Last instance I can think of with a water-ditch was that Ethiopian 767 that was hijacked and ran out of fuel off of east Africa.  Around 100 people survived but few of them had a chance to put on life vests.

That, BTW, was about a dozen years ago.


----------



## jennyema (Aug 29, 2008)

I was under the impression that most airlines have dispensed with life vests in favor of seat cushions. 

I actually think this is a good idea. The vests were flimsy and hidden under the seat. The cushions are right there under your butt.

As a practial matter your chances of being able to access and use a life vest to save your life in an airplane crash are incredibly miniscule.

There was a plane crash in Boston in the water about 25 years ago but no one could get life vests on then, either.


----------



## GB (Aug 29, 2008)

I would still want the option though. If G-d forbid i am ever in that situation with my kids, how am I supposed to keep them afloat on a cushion?

Get rid of the skymall magazine and give me my life vest back.


----------



## qmax (Aug 29, 2008)

Water landing - Wikipedia, the free encyclopedia

"So the life jackets ... have little purpose other than to make passengers feel better."


----------



## ronjohn55 (Aug 29, 2008)

GB said:


> Get rid of the skymall magazine and give me my life vest back.



But, but... That's 250 pages of stuff I never knew I didn't need!


----------



## GB (Aug 29, 2008)

My Father In Law worked for the FAA for many many years. On numerous occasions he even briefed the President of the United States on crashes that had occurred. He was specifically involved with crash investigation and prevention. I spoke with him about this and he agrees that chances of using the vests are very slim BUT it is ridiculous to not have them on board just to save some money.


----------



## jennyema (Aug 29, 2008)

GB said:


> I would still want the option though. If G-d forbid i am ever in that situation with my kids, how am I supposed to keep them afloat on a cushion?
> 
> Get rid of the skymall magazine and give me my life vest back.


 

The cushions have straps on them and are actually very effective flotation devices.  They are widely used on boats, canoes, etc.

If I were ever in that situation I would rather have the cushion than that cheapo life vest that you have to blow up with a straw.

#### PROVIDED RECORDS
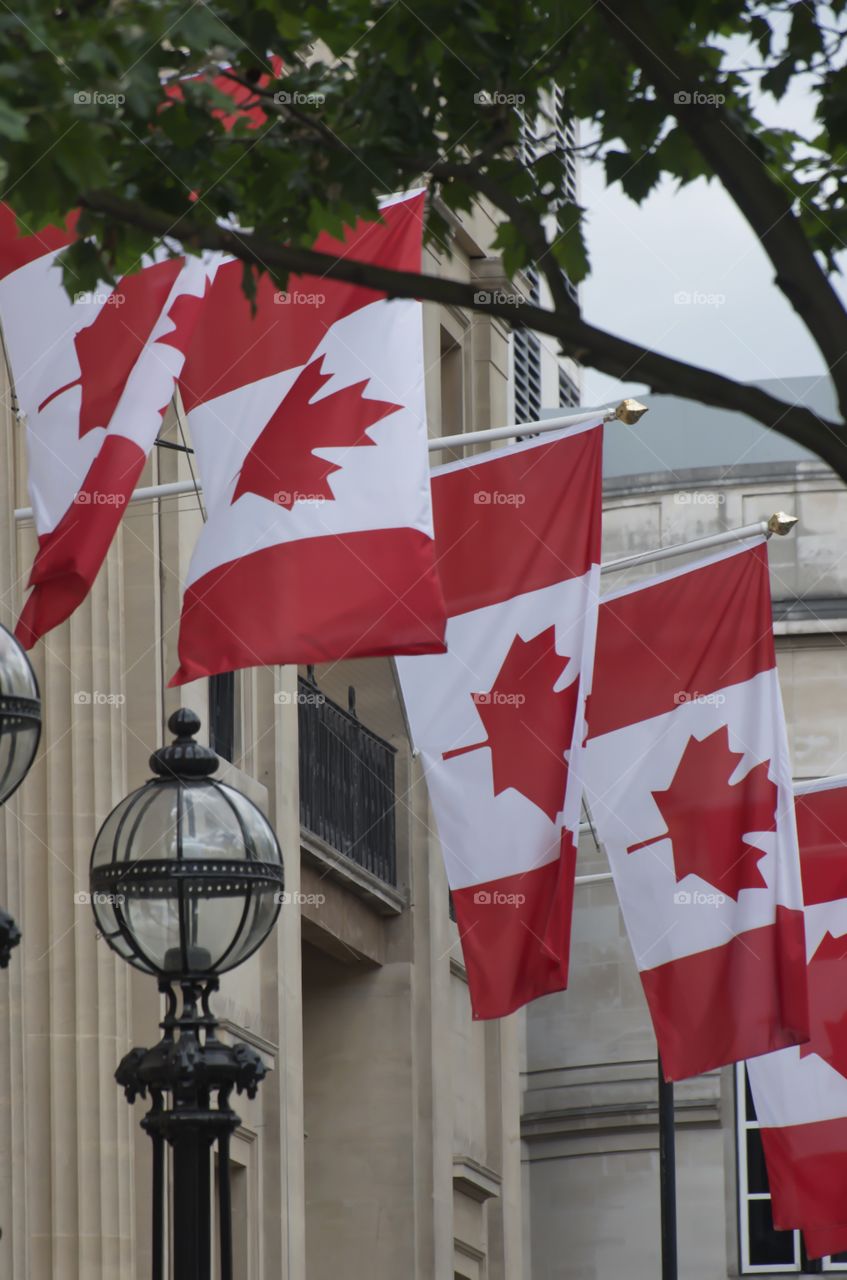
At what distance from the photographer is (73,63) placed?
7.23m

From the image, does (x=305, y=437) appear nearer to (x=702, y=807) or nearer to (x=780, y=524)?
(x=702, y=807)

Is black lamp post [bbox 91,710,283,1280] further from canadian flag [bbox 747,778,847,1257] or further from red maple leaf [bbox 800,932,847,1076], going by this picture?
red maple leaf [bbox 800,932,847,1076]

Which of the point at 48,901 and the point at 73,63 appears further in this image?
the point at 48,901

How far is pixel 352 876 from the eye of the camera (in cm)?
2466

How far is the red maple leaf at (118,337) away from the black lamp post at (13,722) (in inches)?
172

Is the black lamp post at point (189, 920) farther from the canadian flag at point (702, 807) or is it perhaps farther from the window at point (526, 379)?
the window at point (526, 379)

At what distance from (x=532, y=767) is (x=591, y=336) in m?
9.81

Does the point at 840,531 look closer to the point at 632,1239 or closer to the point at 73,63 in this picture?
the point at 632,1239

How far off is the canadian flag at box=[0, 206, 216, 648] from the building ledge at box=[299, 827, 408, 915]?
10.3 m

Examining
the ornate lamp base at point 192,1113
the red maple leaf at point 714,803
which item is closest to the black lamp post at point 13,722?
the ornate lamp base at point 192,1113

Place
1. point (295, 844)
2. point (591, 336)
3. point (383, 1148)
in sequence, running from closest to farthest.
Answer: point (591, 336) → point (295, 844) → point (383, 1148)

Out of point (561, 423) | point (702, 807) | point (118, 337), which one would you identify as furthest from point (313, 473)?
point (702, 807)

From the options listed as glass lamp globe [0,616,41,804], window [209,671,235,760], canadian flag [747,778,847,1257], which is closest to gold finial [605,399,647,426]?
window [209,671,235,760]

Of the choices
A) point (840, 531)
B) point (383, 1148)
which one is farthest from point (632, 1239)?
point (383, 1148)
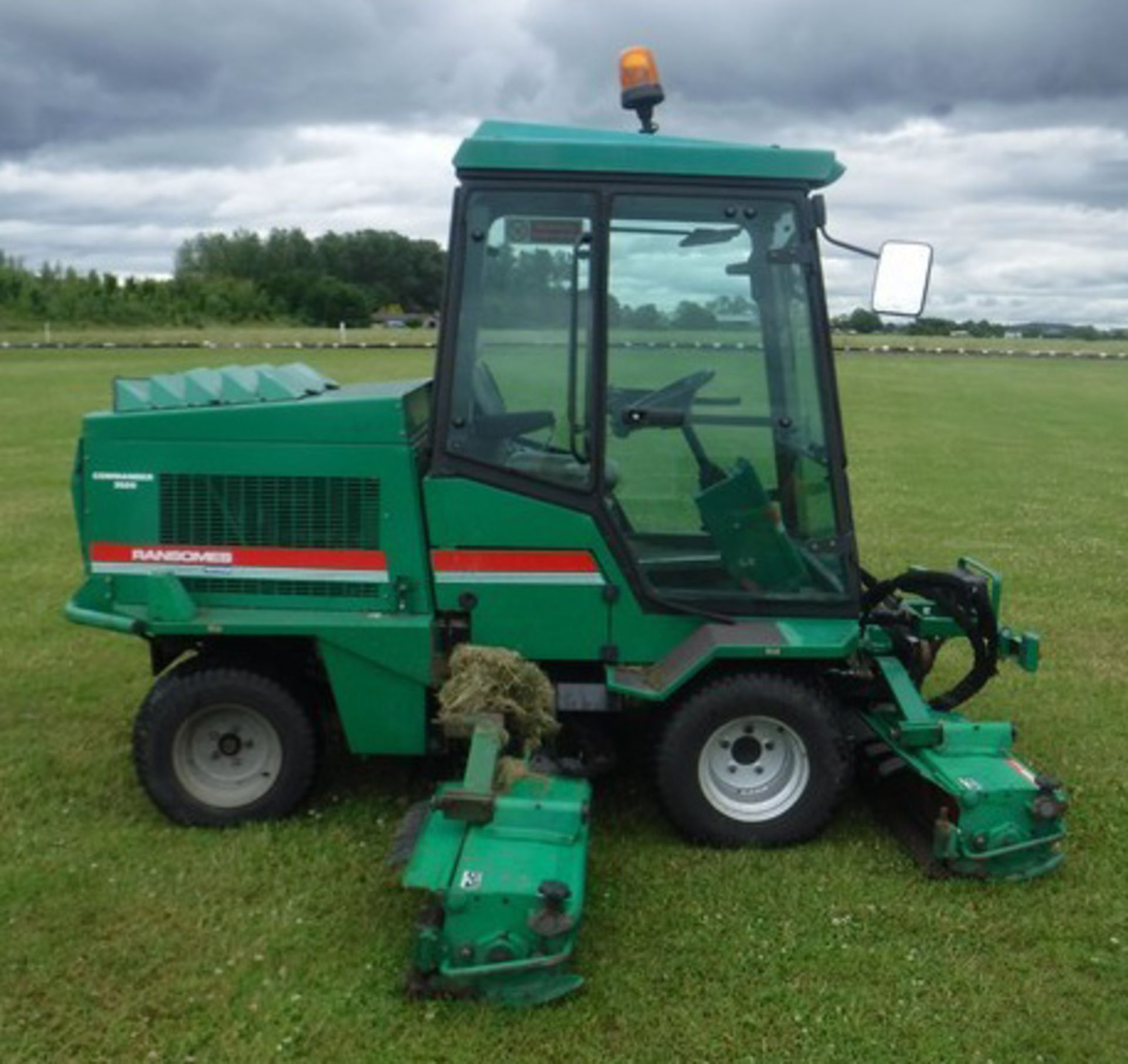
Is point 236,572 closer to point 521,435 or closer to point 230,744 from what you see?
point 230,744

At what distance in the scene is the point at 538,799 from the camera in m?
4.33

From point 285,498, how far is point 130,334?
169ft

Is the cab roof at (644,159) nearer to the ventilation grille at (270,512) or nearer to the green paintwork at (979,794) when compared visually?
the ventilation grille at (270,512)

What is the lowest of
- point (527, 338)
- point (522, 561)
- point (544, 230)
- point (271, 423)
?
point (522, 561)

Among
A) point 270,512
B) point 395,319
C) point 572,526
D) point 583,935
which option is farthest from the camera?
point 395,319

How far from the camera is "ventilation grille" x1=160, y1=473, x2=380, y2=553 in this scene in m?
4.89

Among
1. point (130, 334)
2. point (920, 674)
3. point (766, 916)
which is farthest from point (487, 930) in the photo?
point (130, 334)

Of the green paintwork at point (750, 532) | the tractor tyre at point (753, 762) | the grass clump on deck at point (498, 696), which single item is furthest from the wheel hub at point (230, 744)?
the green paintwork at point (750, 532)

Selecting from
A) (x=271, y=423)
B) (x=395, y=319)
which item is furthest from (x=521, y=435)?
(x=395, y=319)

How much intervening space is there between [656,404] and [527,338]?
1.76ft

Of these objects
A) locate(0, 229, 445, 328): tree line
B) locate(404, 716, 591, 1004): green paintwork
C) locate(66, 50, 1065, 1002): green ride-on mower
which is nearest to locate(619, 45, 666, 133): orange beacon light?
Result: locate(66, 50, 1065, 1002): green ride-on mower

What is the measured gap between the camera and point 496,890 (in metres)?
3.86

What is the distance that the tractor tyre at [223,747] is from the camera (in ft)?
16.3

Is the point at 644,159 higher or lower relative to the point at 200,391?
higher
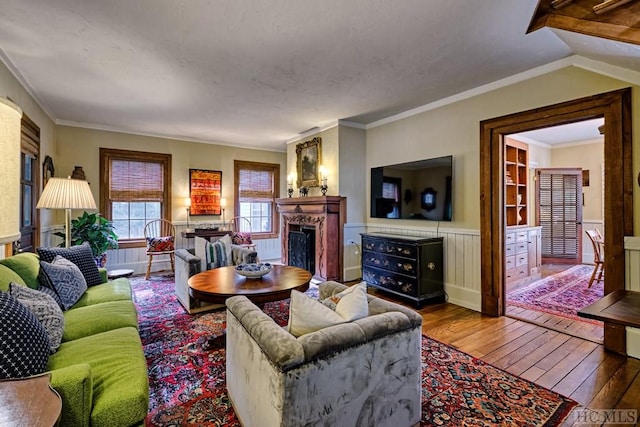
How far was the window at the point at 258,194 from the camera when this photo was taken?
657cm

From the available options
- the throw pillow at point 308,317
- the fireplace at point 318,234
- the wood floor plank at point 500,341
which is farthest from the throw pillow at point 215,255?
the wood floor plank at point 500,341

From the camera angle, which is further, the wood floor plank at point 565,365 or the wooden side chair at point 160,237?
the wooden side chair at point 160,237

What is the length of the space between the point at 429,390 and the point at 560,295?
10.7 ft

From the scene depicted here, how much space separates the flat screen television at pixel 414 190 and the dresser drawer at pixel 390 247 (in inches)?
20.4

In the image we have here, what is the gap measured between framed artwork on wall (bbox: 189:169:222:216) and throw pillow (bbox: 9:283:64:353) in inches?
172

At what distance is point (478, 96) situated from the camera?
350 cm

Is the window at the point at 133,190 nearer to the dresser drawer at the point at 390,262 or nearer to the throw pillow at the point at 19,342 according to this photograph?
the dresser drawer at the point at 390,262

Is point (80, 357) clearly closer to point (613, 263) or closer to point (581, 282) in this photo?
point (613, 263)

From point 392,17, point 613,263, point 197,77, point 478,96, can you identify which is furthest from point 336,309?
point 478,96

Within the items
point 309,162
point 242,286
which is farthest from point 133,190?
point 242,286

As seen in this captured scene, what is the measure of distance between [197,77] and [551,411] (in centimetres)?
397

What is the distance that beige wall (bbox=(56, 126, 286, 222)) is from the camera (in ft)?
16.2

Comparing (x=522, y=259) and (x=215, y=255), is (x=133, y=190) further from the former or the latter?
(x=522, y=259)

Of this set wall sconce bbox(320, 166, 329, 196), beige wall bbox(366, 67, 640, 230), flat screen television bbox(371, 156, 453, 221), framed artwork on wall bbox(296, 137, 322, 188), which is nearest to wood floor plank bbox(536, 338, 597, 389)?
beige wall bbox(366, 67, 640, 230)
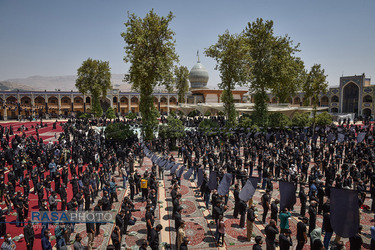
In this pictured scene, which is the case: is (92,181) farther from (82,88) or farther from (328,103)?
(328,103)

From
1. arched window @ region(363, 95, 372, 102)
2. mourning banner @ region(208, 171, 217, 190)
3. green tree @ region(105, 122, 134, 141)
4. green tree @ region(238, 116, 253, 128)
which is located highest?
arched window @ region(363, 95, 372, 102)

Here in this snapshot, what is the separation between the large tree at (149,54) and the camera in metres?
24.7

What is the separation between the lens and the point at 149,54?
2506 centimetres

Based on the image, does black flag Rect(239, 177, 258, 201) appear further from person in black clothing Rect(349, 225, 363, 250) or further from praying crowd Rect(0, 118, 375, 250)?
person in black clothing Rect(349, 225, 363, 250)

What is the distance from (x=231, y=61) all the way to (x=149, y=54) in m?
9.40

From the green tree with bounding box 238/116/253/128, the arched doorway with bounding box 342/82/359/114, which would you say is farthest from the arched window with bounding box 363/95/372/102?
the green tree with bounding box 238/116/253/128

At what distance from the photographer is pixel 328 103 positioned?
59.5 meters

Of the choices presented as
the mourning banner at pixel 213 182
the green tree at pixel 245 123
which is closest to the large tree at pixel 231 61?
the green tree at pixel 245 123

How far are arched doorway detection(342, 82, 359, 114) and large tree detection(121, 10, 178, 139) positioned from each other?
47157 millimetres

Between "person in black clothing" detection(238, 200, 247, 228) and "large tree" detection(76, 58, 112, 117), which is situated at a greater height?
"large tree" detection(76, 58, 112, 117)

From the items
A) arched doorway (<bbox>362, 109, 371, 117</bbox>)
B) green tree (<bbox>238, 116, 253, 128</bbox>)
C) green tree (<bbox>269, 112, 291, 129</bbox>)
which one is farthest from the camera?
arched doorway (<bbox>362, 109, 371, 117</bbox>)

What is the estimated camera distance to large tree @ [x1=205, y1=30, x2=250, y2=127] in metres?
27.1

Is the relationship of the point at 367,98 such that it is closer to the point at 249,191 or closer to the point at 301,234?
the point at 249,191

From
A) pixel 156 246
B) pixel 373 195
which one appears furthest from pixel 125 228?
pixel 373 195
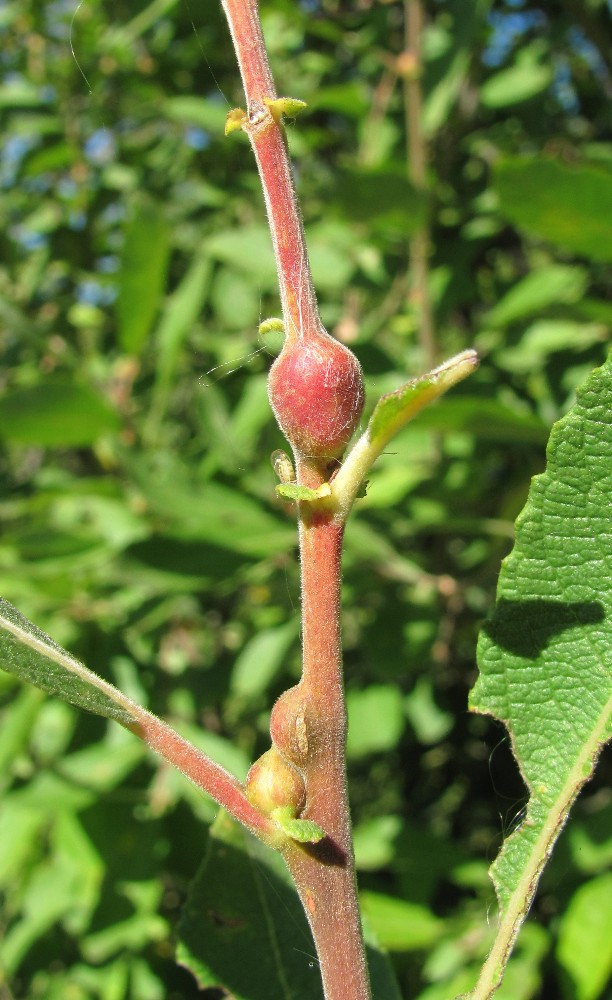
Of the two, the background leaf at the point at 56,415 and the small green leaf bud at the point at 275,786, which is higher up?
the background leaf at the point at 56,415

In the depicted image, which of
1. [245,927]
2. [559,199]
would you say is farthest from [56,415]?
[245,927]

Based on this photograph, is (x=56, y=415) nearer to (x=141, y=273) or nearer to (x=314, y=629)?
(x=141, y=273)

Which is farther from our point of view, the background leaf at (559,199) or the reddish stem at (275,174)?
the background leaf at (559,199)

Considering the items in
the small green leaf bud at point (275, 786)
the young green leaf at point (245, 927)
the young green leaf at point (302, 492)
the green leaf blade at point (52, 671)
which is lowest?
the young green leaf at point (245, 927)

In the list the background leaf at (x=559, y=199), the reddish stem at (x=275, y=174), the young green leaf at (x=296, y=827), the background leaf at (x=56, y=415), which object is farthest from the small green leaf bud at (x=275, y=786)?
the background leaf at (x=56, y=415)

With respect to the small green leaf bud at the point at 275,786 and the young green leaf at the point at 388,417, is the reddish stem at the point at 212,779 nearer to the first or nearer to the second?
the small green leaf bud at the point at 275,786

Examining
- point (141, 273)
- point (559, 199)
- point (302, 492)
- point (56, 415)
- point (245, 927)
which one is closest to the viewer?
point (302, 492)

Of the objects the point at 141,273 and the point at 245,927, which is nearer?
the point at 245,927
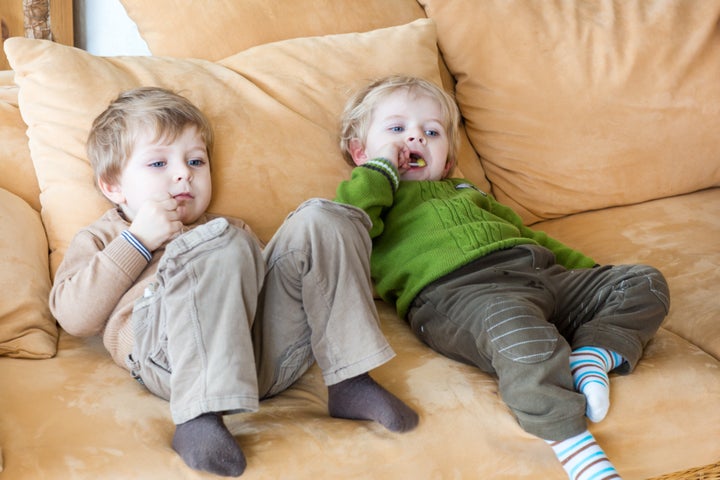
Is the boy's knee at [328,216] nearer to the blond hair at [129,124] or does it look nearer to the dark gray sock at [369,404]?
the dark gray sock at [369,404]

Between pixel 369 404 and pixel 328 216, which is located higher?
pixel 328 216

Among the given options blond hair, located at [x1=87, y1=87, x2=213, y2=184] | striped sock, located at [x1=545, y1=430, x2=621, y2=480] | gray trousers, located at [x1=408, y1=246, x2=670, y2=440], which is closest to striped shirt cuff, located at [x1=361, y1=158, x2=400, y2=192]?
gray trousers, located at [x1=408, y1=246, x2=670, y2=440]

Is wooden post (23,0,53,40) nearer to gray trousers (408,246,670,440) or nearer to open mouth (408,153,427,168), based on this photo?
open mouth (408,153,427,168)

#### STATED EXERCISE
Carry on the forum thread about airline life vests and seat cushions from the point where it stops.

#### ANSWER TO THIS PROBLEM
Have you ever seen anyone buy anything out of that magazine?


----------



## GB (Aug 29, 2008)

I am very familiar with those cushions as well as water safety. I was a white water canoe instructor for years as well as a water safety instruction. Those cushions have straps, yes, but you can not attach them to your body. if you lose consciousness then you are dead. If the water is cold and you loose feeling in your hands then you are dead. If you break your arm in the crash and cant use your hand to hold onto the strap then you are dead. If you are a child or infant then you are dead. At least with the vests they are a hands free device that will keep you afloat. Not to mention that the vests are designed to flip up face up even if you are unconscious so you will not die from having your face under water.   

My parents were in a boating accident years ago. They had those cushions, but were not wearing live vests. The owner of the boat did not know how to swim. When the boat went down the first thing my dad did was yell to Richard to make such he had a cushion. He yelled back yes as he lifted it above his head to show dad. Yes he went right under the water as he did this.


----------



## pacanis (Aug 29, 2008)

GB said:


> ...Land yes, but it won't take that long to crash. If your plane is going down then it is going to drop to the ground in a lot less than 50 miles...


 
If a commercial airline is at altitude and not in "crash mode", 50 miles is plenty of distance to achieve the proper glide angle to get you back over land and aimed towards an airport or highway.
If it's descent is any faster than that, then I agree a life vest isn't going to do you any good.

However, if you're on that plane that crashed in the Potomac shortly after takeoff, I would rather have the vest, but it would probably be a lot easier to grab a nearby floating cushion than inflating a vest and putting it on once you are in the water.

JMO


----------



## DramaQueen (Aug 29, 2008)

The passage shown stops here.